Die Konzertprogramme der Brahms-Solisten Hamburg zeichnen sich durch ihre unverwechselbare Dramaturgie aus. Sie kombinieren bekannte Werke mit selten gespielten Stücken und öffnen die Ohren der Zuhörer für überraschende Zusammenhänge.
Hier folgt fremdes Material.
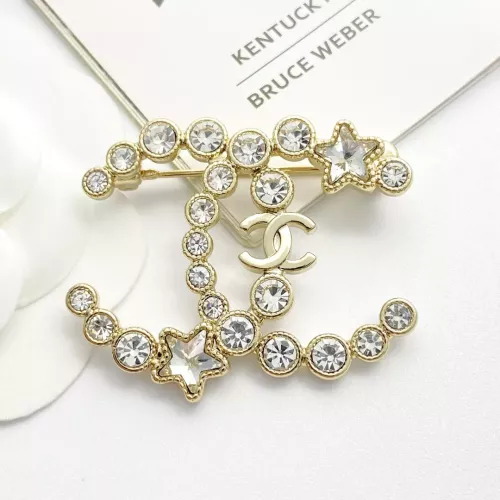 Cheap Chanel Brooches For Women #1352281 Replica Wholesale [$34.00 USD] [ITEM#1352281] on Replica Chanel Brooches
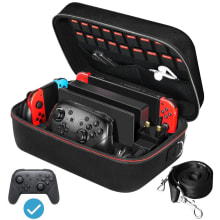 Product image of Ivoler Carrying Storage Case for Nintendo Switch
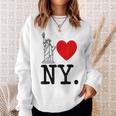 Nyc Love New York Love Ny Sweatshirt Gifts for Her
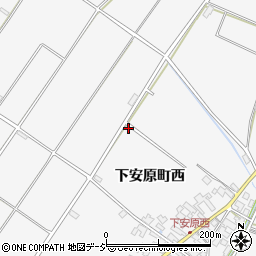 石川県金沢市下安原町西395周辺の地図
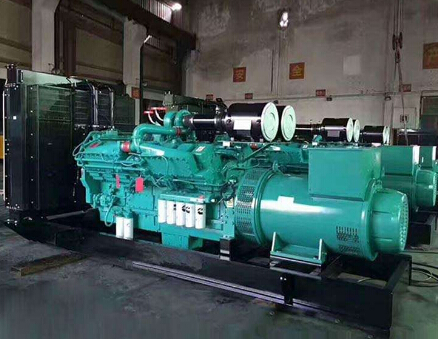 赤峰科克400kw大型柴油发电机组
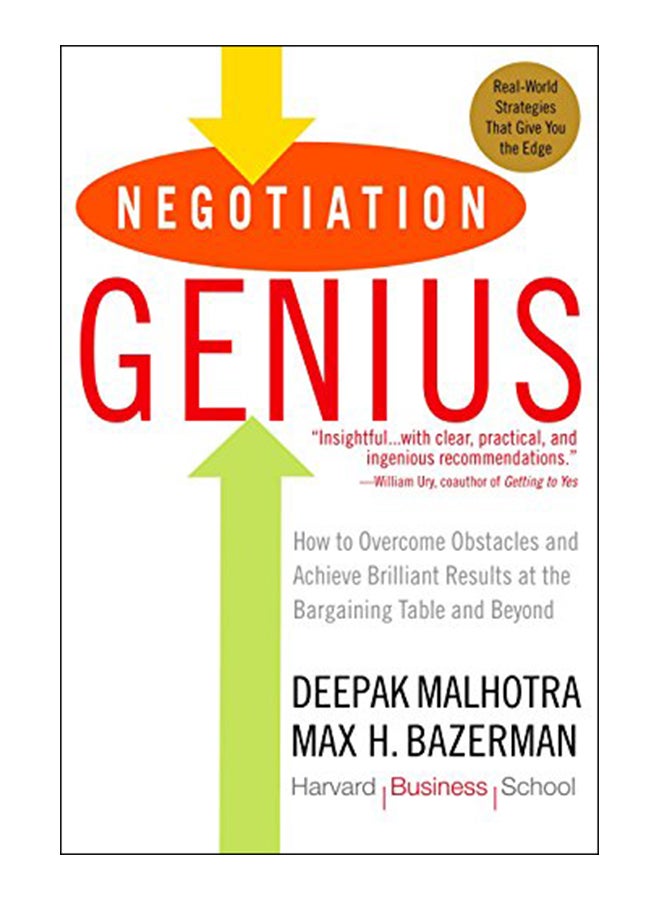 Negotiation Genius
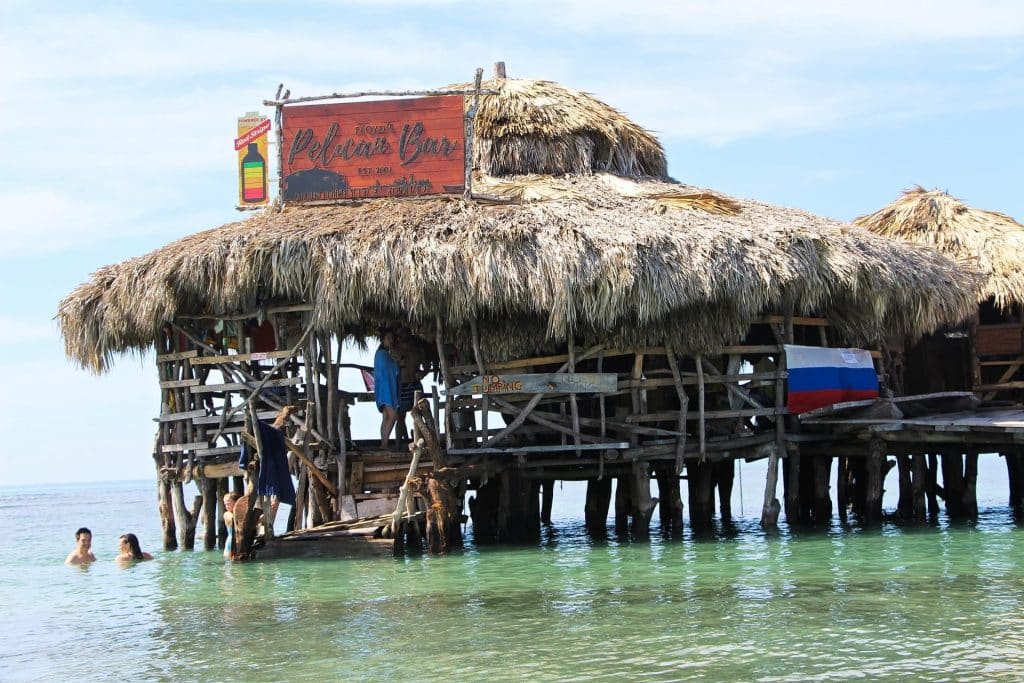 Pelican Bar in Jamaica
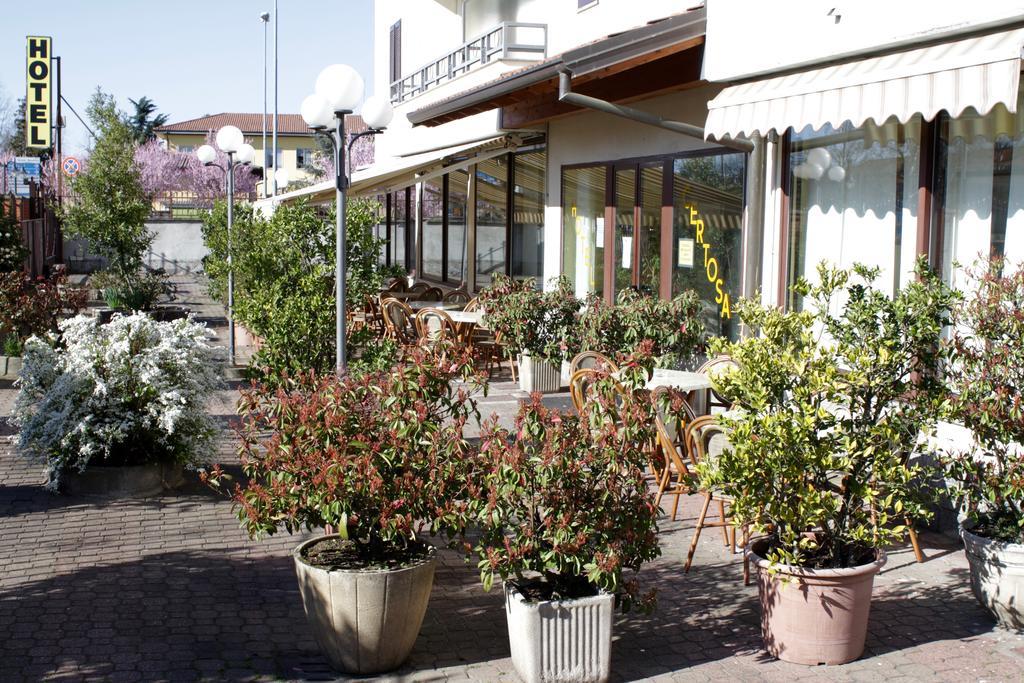Hotel Certosa 체르토사디파비아 외부 사진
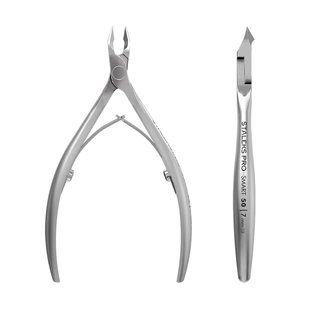 Кусачки для шкіри STALEKS PRO SMART 50 ріжуча частина 7 mm 1683143823 фото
Junges Ensemble mit Geschichte
Die Keimzelle des Ensembles ist das Duo mit der Geigerin Juditha Haeberlin und dem Pianisten Franck-Thomas Link. Bereits während ihres Studiums in Holland konzertierten die beiden in weiten Teilen Europas, spielten live im Niederländischen Rundfunk und veranstalteten eine gemeinsame Konzertreihe in Amsterdam. Danach ergab sich in der Arbeit im Hamburger Kammerkunstverein die Möglichkeit, mit weiteren Musikern ein umfangreiches Repertoire und einen ausgezeichneten Ensembleklang aufzubauen.